Introduction

Cancer cells exhibit up-regulated lactate dehydrogenase (LDH) resulting in increased levels of lactate production in tumors (Warburg effect)¹. Consequently, non-invasive imaging of lactate is of enormous significance, particularly in oncologic diseases or metabolic disorders². The ability of Lactate-weighted Chemical Exchange Saturation Transfer (Lactate-CEST) magnetic resonance imaging (MRI) to measure LDH activity in vivo was recently demonstrated by DeBrosse et al. in human skeletal muscle². In this work, we applied Lactate-CEST MRI at 7 Tesla (7T) to newly-diagnosed glioma patients in order to assess the methods potential to detect areas of increased lactate production in brain tumors.

Methods

Ten patients (5 female, 5 male) with newly diagnosed and histologically proven glioma (8 patients with glioblastoma WHO grade IV and 2 patients with glioma WHO grade II) were enrolled in this prospective institutional review board-approved study after written informed consent was obtained. Lactate-CEST MRI was performed at a 7T whole-body scanner (Magnetom 7T; Siemens Healthcare, Erlangen, Germany) employing a centric-reordered 2D-GRE-CEST sequence (three slices with resolution of 1.71x1.72x5 mm³) and a 24-channel head coil for reception. Pre-saturation consisted of 10 Gaussian–shaped pulses (pulse length: tp = 90 ms, duty cycle: DC= 80%, and saturation power B1 = 1.1 µT) applied at 31 equidistant frequency offsets in the range from -1.5 to 1.5 ppm with an additional M0-scan at -300 ppm.
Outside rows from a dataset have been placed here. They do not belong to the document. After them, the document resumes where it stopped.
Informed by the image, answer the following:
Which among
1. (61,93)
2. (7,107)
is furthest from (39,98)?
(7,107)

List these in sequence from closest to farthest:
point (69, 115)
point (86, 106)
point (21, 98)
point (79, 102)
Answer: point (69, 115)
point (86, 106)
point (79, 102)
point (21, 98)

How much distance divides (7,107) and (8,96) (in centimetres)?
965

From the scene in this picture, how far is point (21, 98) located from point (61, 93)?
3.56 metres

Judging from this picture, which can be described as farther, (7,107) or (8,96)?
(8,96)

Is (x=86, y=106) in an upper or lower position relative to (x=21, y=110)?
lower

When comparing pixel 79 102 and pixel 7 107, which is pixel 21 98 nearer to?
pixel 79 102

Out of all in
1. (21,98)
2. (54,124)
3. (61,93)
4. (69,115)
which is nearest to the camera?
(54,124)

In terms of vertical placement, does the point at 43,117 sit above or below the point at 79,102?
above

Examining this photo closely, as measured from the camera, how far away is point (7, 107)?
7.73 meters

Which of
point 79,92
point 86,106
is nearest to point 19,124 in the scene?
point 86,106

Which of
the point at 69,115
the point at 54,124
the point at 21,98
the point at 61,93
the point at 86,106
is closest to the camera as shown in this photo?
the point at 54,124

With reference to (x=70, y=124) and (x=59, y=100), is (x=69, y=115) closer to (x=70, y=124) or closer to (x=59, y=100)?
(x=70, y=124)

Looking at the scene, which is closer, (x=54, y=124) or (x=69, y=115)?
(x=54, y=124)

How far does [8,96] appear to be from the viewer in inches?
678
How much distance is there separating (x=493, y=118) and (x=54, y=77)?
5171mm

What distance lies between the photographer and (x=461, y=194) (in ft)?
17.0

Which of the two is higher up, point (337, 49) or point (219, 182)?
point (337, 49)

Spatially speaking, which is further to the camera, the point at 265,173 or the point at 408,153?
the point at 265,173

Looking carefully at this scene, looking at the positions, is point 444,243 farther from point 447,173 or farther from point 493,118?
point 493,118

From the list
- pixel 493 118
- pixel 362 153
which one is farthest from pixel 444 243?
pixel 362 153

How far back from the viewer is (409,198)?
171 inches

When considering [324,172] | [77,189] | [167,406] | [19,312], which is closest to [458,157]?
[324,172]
The WASABI approach was used to correct for B0 field inhomogeneities³. Magnetization transfer asymmetry (MTR_asym) calculation, defined as MTR_asym= Z(Δω = -0.6 ppm) - Z(Δω = +0.6 ppm), yields a lactate-weighted MRI contrast comparable to deBrosse et al². T1-weighted gadolinium contrast-enhanced (T1gdce) images were obtained along the clinical 3T protocol and used for data segmentation. High resolution T2-weighted images (matrix= 512 x 400, resolution=0.4 x 0.4 x 2 mm³, TR=12340 ms, TE=54 ms) were additionally acquired at 7T MRI. Data registration and segmentation was performed using the MITK software⁴. Three regions of interest (ROI) were selected on T1-gdce images for quantitative analysis: solid tumor, necrosis, and contralateral normal appearing white matter (CLNAWM). Mean signal intensities in the investigated ROIs of all patients were illustrated as boxplots and compared for statistical significant differences using the Wilcoxon rank-sum test after normality testing (Shapiro-Wilk-test) failed.

Results

Lactate values were significantly increased both in solid (3.94 ± 1.22) and necrotic (4.06 ± 1.29) tumor regions compared to CLNAWM (3.45 ± 1.21) overall patients (p<0.05) (Figure 1). There were no statistically significant differences between the solid tumor and necrosis (p>0.05). Figure 2 shows the lactate-weighted CEST MR imaging of one exemplary glioblastoma patient. Increased signal intensity displays in all tumor areas (necrosis, contrast enhanced region = CE-t1 tumor, and peritumoral edema) compared to CLNAWM (Fig 2). Visual observations are confirmed by Z-Spectrum analysis (Fig 2D) and MTRasym calculation (Fig 2E).

Discussion & Conclusion

In this work we show that lactate-weighted CEST-MRI reveals increased levels of lactate production in brain tumors of patients with glioma. Our results are in agreement with proton MR spectroscopy (¹H-MRS) studies reporting increased lactate concentrations in human glioma, particularly in glioblastoma⁵. However, DeBrosse et al. reported that lactate-weighted CEST MRI has significantly higher sensitivity than conventional ¹H-MRS². Therefore, Lactate-CEST MRI could serve as an additional imaging biomarker providing complementary information about the heterogeneity of tumors, with implications for biopsy targeting, patient therapy and response monitoring.